'How to use custom function with tensorflow dataset API?
I am new to TensorFlow's tf.data.Dataset
and I am trying to use it on my data that I loaded with pandas dataframe as follows:
Load the input date (df_input):
id messages Label
0 11 I am not driving home 0
1 11 Please pick me up 1
2 103 The car already park 1
3 103 No need for ticket 0
4 104 I will buy a car 1
5 104 I will buy truck 1
And I do preprocess and apply text Vectorization as follows:
text_vectorizer = layers.TextVectorization(max_tokens=20, output_mode="int", output_sequence_length=6)

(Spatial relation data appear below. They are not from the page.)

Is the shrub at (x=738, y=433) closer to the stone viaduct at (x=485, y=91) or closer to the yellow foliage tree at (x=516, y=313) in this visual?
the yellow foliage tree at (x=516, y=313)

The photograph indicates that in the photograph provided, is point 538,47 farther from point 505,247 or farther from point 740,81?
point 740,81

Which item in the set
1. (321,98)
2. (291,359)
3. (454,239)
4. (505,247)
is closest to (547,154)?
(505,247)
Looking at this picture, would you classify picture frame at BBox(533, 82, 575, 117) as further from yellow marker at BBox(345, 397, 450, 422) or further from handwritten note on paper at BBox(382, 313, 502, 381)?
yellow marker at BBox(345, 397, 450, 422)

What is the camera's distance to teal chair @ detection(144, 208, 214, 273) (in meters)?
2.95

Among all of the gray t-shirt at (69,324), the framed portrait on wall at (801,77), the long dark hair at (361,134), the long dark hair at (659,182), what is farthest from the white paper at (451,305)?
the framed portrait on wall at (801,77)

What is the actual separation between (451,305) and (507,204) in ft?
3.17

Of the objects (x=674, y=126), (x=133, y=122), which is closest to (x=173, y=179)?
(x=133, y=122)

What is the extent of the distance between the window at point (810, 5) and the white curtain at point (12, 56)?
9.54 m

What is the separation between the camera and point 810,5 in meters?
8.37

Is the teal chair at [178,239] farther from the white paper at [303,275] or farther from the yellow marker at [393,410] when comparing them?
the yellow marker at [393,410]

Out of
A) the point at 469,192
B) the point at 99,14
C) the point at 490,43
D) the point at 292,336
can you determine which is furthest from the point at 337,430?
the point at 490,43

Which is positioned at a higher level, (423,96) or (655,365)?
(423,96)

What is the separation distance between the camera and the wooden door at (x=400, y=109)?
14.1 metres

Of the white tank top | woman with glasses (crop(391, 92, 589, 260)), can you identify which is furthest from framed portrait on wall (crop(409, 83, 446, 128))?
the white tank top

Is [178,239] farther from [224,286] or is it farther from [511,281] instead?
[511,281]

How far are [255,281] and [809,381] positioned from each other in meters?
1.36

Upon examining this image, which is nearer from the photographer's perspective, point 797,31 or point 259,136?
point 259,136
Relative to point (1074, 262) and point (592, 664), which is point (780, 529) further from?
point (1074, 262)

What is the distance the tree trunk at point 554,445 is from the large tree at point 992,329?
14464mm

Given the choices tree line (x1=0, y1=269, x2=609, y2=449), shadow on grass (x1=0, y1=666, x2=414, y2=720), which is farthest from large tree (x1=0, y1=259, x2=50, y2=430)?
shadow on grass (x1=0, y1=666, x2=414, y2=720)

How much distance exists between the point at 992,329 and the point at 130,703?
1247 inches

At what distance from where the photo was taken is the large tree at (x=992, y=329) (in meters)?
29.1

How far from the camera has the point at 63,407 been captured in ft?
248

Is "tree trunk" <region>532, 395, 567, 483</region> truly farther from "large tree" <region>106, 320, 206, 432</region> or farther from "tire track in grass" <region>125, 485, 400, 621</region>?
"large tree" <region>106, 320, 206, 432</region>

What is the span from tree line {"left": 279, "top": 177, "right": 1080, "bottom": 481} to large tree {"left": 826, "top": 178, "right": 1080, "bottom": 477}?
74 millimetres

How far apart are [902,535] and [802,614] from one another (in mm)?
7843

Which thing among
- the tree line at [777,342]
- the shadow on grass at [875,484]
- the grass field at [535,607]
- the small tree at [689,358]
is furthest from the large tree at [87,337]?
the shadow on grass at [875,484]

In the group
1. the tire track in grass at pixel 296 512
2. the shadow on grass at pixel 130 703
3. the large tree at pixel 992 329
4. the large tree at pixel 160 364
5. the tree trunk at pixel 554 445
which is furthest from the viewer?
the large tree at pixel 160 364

text_vectorizer.adapt(df_input.message.values.tolist())
def encode(texts):
encoded_texts = text_vectorizer(texts)
return encoded_texts.numpy()
train_data = encode(df_input.message.values) ## This the training data
train_label = tf.keras.utils.to_categorical(df_input.label.values, 2) ## This labels
Then I am using the preprocess data in the training model by using the TensorFlow tf.data.Dataset
function as follows:
train_dataset_df = (
tf.data.Dataset.from_tensor_slices((train_data, train_label))
.shuffle(1000)
.batch(2)
)
My question is how I can transform the data in every training epoch by applying my custom function to the training data. I saw a usage example of performing the transformation via .map
function from here to this post:
train_dataset = train_dataset.batch(2).map(lambda x, y: (text_vectorizer(x), y))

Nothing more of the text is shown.